--- YOUR ASSIGNMENT ---
Copy the material from the line with "Banner com lineup do NOS Alive 2026" through the line with "Portrait border with", including both of those lines, word for word. Leave the pictures out of your copy.

--- RECORDS PROVIDED ---
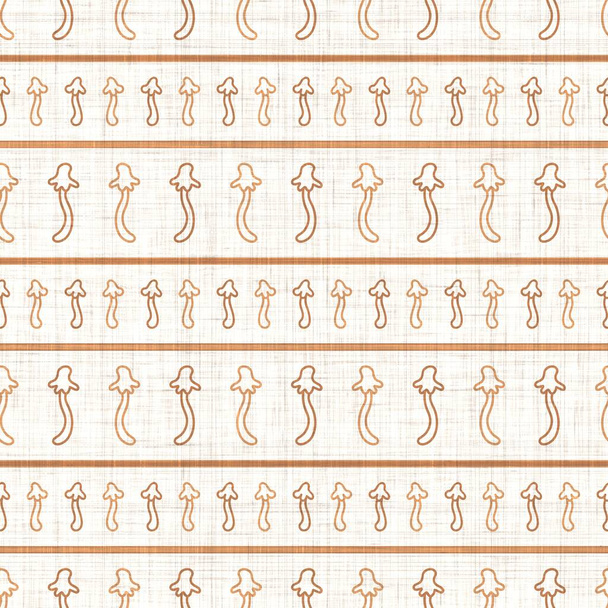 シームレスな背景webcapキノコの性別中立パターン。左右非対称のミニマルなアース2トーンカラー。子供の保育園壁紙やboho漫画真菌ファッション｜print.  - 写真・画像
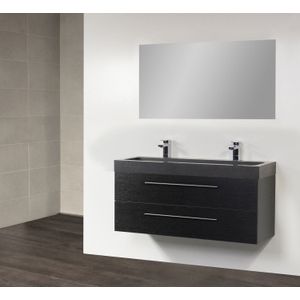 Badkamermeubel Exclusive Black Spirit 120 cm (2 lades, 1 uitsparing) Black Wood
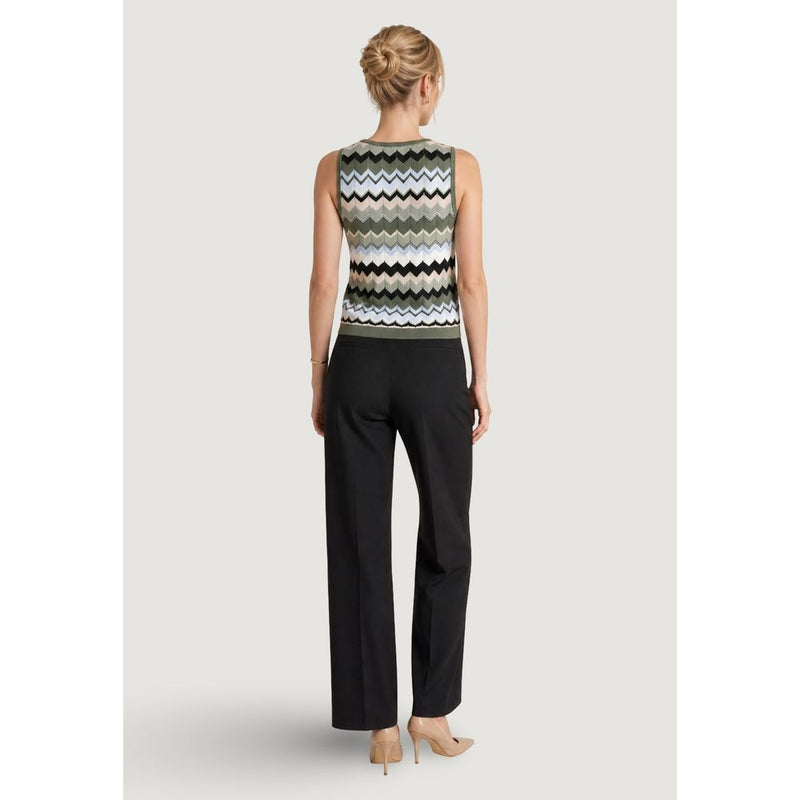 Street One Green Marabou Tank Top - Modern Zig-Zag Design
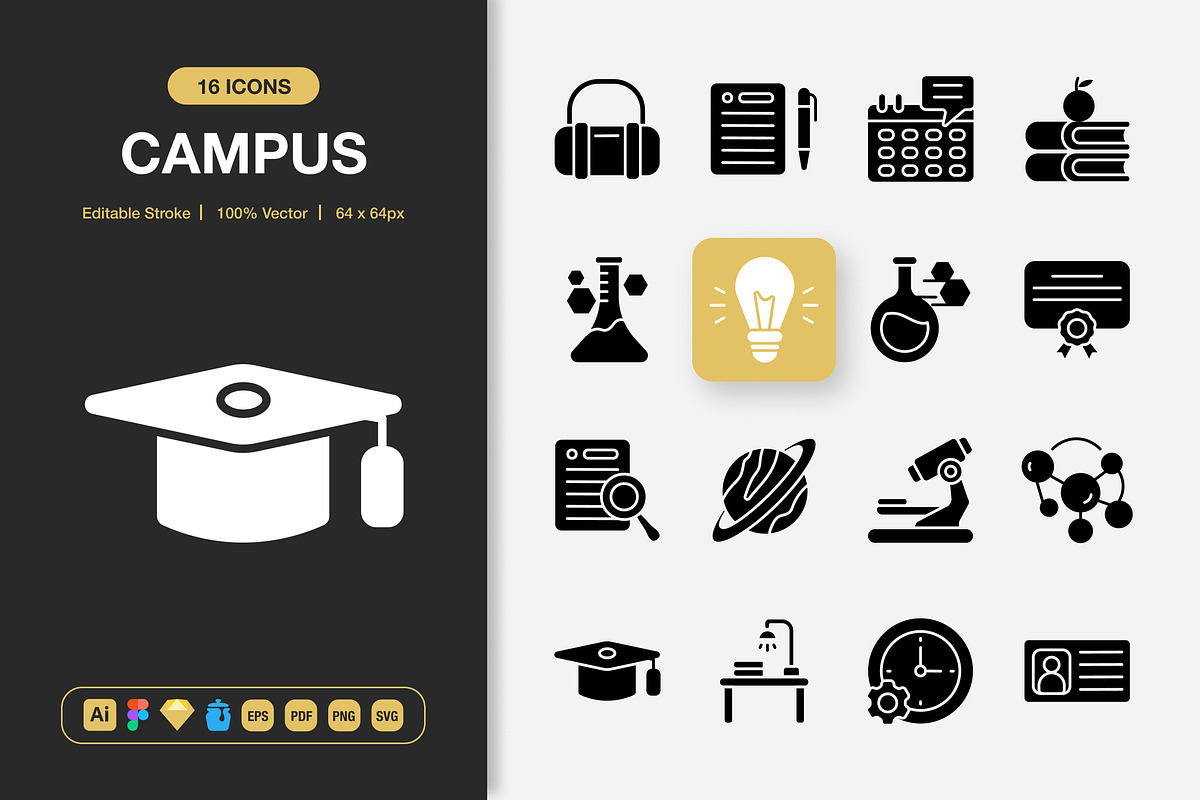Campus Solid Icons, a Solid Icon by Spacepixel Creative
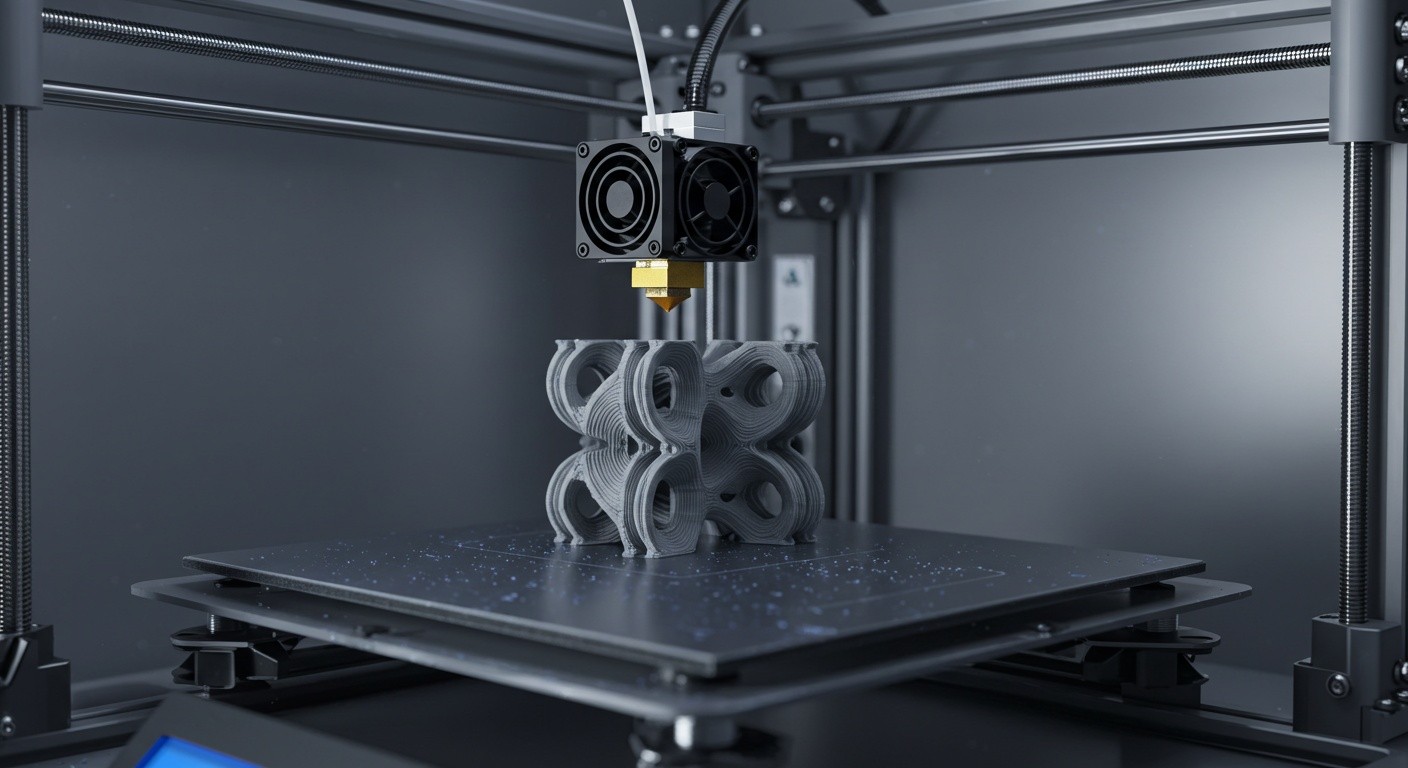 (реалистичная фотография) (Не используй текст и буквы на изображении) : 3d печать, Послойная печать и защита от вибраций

...

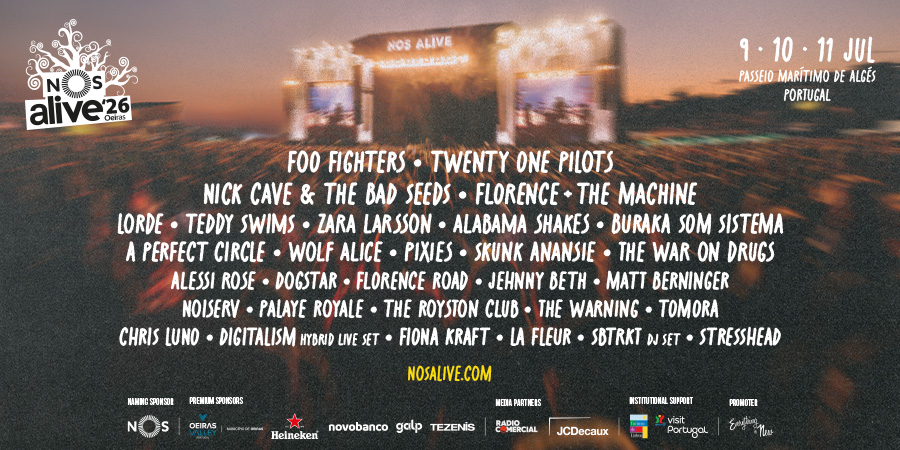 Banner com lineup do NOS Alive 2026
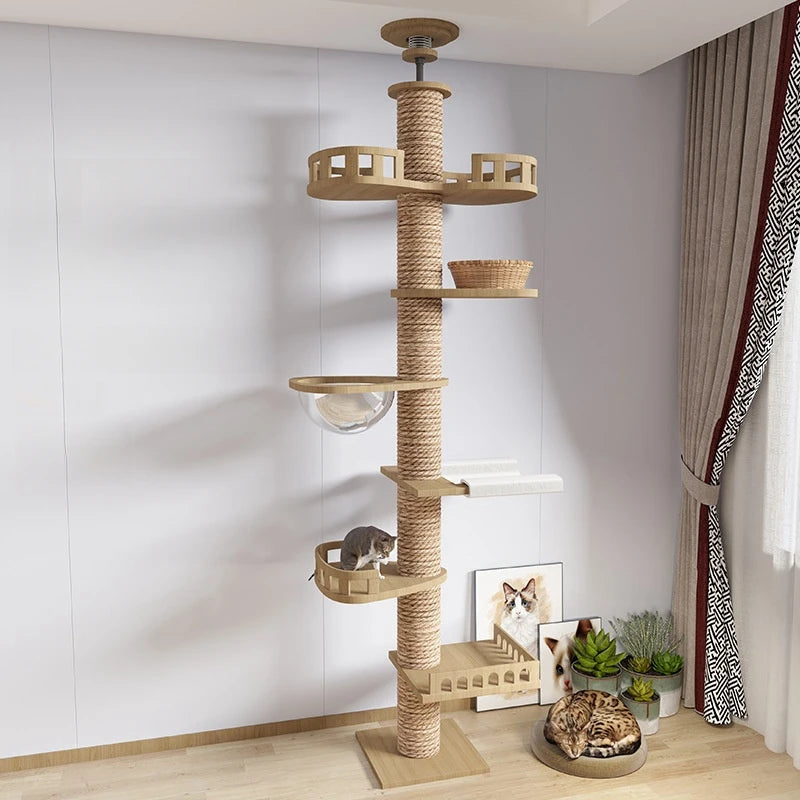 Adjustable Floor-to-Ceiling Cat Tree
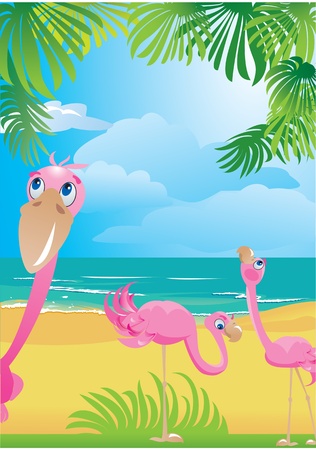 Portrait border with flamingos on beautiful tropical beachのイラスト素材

--- ANSWER SPACE ---
 Banner com lineup do NOS Alive 2026
 Adjustable Floor-to-Ceiling Cat Tree
 Portrait border with flamingos on beautiful tropical beachのイラスト素材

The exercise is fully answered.